Weitere Informationen:
www.conserveindia.org
Quellen: EIF 11/2014, GEPA - The Fair Trade Company, EZA-Reisebericht von A. Schlehuber Mai09; (EZA, akt. Apr. 2016)
Vorteile aus dem Fairen Handel
Über die Vermarktung der Produkte durch den Fairen Handel unterstützt dieser die vielfältigen Sozialprogramme und Maßnahmen zur Förderung der MüllsammlerInnen und ProduzentInnen von Conserve. Die Angestellten und ProduzentInnen profitieren neben einem angenehmen Arbeitsklima durch:
- Weiterbildungen (z.B. PC-Kenntnisse),
- entsprechende Entlohnung und
- eine jährliche kostenlose Gesundenuntersuchung.
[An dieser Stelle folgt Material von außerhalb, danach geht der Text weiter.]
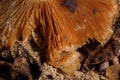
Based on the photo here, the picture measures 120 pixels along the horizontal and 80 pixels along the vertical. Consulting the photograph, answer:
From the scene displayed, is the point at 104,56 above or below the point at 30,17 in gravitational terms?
below

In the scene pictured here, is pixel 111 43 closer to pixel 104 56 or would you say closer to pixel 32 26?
pixel 104 56

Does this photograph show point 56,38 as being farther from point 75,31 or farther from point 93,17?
point 93,17

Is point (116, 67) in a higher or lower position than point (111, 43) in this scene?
lower

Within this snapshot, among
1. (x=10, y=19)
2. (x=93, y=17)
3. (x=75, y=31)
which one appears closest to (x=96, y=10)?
(x=93, y=17)

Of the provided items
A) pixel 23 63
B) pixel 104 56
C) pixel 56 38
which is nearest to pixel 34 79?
pixel 23 63

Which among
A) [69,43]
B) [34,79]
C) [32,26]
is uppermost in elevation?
[32,26]

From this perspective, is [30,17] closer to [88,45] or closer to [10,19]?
[10,19]
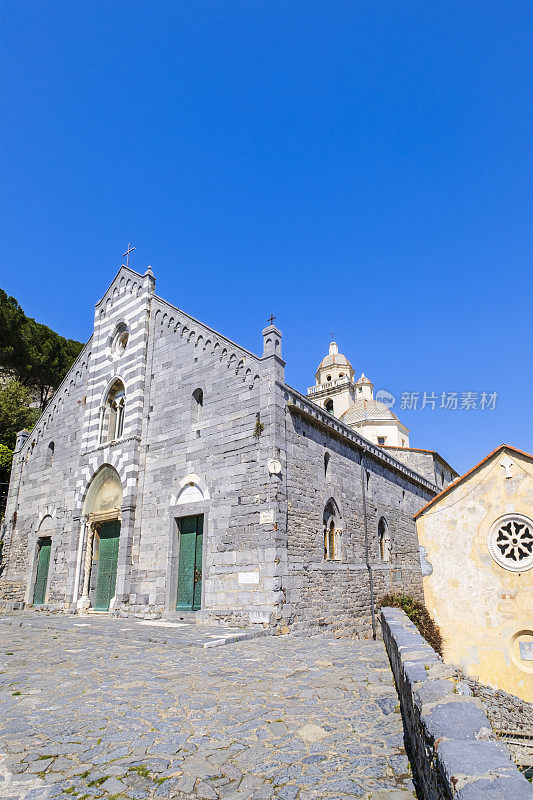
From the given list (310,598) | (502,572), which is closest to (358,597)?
(310,598)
Die MüllsammlerInnen erhalten durch die Zusammenarbeit mit Conserve:
- bessere Entlohnung,
- Schulungen und
- Unterstützung bei der Schulbildung ihrer Kinder.
Darüber hinaus wird das Kleinstunternehmertum marginalisierter Personen entlang der gesamten Produktionskette von den MüllsammlerInnen bis hin zu den NäherInnen initiiert und gefördert. Die NäherInnen profitieren:
- durch kontinuierliche Aufträge bei entsprechender Entlohnung,
- die Unterstützung bei Aufbau,
- Legalisierung und Ausstattung ihrer Werkstätten,
- technische bzw. legale Beratung.
Zudem unterhält Conserve Krankenstationen und Schulen und bietet Aus- bzw. Weiterbildungsmöglichkeiten in den Slums von Dehli.